We will talk another day about Bayes’ theorem and the ideas of Bayesian inference. Understanding these ideas well will forever change your view of knowledge and the world around us. But for now, one more clinical example to illustrate the principles we have learned.
Cell-free DNA (cfDNA) is a revolutionary new test used to detect fetal aneuploidies, like Down Syndrome. It directly tests fetal DNA in the maternal blood, and has remarkable performance characteristics.

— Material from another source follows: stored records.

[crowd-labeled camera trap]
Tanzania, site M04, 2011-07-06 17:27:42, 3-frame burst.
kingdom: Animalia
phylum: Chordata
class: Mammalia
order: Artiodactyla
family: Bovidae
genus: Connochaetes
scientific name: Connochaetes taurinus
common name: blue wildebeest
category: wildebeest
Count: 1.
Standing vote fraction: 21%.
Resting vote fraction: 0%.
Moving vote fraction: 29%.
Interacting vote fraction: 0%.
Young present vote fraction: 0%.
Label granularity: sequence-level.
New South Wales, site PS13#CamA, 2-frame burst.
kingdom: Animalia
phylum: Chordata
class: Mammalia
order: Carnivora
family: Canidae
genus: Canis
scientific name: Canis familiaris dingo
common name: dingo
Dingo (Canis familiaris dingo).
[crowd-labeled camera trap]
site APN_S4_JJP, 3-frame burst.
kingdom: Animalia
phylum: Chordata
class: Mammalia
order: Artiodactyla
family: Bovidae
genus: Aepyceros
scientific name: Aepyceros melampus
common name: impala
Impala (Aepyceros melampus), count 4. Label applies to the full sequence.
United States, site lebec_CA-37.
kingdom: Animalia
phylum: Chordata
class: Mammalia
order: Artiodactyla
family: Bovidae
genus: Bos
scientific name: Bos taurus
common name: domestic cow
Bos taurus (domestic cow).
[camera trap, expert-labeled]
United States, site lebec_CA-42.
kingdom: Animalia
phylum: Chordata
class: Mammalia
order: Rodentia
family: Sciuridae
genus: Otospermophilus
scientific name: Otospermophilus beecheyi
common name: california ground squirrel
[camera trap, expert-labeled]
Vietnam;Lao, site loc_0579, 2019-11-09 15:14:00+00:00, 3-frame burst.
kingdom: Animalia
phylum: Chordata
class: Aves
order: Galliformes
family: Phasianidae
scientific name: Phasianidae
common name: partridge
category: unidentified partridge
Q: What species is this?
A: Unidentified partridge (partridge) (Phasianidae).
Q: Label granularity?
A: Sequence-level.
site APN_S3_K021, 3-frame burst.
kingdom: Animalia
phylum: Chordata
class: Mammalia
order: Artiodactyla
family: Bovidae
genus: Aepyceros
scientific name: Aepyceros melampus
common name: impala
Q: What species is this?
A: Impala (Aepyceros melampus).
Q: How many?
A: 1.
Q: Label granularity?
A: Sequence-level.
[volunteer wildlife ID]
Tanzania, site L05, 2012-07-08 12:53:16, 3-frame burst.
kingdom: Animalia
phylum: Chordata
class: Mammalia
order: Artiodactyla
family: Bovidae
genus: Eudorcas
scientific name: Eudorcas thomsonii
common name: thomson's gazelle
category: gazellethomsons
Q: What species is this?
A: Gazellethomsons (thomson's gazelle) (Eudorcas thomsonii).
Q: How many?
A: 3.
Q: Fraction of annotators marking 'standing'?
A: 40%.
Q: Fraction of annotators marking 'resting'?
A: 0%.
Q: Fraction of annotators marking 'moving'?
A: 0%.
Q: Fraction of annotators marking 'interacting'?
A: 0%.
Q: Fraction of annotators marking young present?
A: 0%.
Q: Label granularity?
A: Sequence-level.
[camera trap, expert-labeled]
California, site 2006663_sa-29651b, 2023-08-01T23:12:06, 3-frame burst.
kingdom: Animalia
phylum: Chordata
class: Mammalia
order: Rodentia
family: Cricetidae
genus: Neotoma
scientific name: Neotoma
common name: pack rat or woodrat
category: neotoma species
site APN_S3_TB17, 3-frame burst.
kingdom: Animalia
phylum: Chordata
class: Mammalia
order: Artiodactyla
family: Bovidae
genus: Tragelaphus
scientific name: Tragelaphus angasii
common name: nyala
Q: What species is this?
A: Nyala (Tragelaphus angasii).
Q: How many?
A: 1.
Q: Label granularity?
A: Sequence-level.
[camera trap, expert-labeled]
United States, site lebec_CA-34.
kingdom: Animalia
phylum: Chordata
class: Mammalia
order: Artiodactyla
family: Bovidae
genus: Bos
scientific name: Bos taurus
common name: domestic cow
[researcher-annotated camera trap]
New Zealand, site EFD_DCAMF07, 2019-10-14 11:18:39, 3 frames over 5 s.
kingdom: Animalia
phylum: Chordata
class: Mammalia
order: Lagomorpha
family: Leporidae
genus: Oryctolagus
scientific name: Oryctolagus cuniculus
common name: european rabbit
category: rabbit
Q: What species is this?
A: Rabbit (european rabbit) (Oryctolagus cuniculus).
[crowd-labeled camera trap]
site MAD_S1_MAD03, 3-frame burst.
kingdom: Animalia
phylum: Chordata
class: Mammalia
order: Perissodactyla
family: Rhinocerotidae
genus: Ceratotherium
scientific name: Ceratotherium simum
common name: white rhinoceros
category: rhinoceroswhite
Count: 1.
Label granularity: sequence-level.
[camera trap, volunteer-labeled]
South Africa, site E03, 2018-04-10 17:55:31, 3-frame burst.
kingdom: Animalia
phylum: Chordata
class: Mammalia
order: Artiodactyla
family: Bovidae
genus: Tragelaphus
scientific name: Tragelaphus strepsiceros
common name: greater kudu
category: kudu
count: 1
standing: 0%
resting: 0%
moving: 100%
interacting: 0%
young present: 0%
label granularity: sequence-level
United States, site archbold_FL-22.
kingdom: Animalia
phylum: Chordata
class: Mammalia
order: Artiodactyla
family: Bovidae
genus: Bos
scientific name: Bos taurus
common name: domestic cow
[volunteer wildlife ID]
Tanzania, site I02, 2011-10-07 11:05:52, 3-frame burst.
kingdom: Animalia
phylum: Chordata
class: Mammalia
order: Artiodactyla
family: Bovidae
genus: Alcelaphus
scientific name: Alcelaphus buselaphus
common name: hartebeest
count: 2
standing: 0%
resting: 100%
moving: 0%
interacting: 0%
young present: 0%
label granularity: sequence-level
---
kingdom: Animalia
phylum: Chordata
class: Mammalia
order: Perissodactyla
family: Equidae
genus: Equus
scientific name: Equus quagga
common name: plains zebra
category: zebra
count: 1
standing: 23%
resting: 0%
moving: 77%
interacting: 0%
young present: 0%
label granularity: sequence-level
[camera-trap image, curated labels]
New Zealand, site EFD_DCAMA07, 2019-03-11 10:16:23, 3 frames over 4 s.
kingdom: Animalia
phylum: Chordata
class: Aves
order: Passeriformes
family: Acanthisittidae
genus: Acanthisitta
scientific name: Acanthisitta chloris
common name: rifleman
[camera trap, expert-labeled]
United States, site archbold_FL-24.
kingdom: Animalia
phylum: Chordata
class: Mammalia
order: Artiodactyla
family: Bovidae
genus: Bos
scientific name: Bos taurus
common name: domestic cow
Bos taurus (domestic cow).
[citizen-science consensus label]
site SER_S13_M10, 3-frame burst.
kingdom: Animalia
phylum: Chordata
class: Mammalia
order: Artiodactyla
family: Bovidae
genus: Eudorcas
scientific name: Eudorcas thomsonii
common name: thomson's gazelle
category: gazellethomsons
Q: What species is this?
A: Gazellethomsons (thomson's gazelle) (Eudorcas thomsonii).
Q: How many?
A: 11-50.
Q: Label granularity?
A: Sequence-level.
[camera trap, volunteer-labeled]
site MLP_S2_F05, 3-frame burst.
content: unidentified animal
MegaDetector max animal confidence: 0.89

Sensitivities and specificities vary by the study, but, for Down Syndrome, the sensitivity is about 99.5% and the specificity is about 99%. This is not only an excellent test, but these performance characteristics are extraordinary. Almost no test in any field of medicine functions this well. So how does this extraordinary test actually perform? Let’s again imagine two patients. The first is 20 years-old and the second is 40 years-old. We can look up the risk of Down Syndrome for those ages on a table (they are about 1/1000 and 1/70 respectively).
Now each patient is sitting in front of you with a positive test result for Down Syndrome; again, the same test, performed on the same day, analyzed by the same lab. What do you tell them? Remember, this is the best test in medicine. Each patient is considering terminating the pregnancy in the event of Down Syndrome. So what’s the PPV? Here are the results:
- 20 year old patient: PPV=9%
- 40 year old patient: PPV=59%
This result is very much nonintuitive. Most obstetricians are shocked by these results. Most obstetricians would recommend termination for the 40 year old patient without further testing (like CVS or amniocentesis) and many, in fact, would recommend termination for the 20 year old. If this is one of the best tests in medicine, imagine the issues with other tests that perform much poorer, like CT scans, CBCs, TSHs, X-rays, and even biopsies. We will talk about some of these in later posts.
If you would like to play around with these ideas for other tests, check out getthediagnosis.org.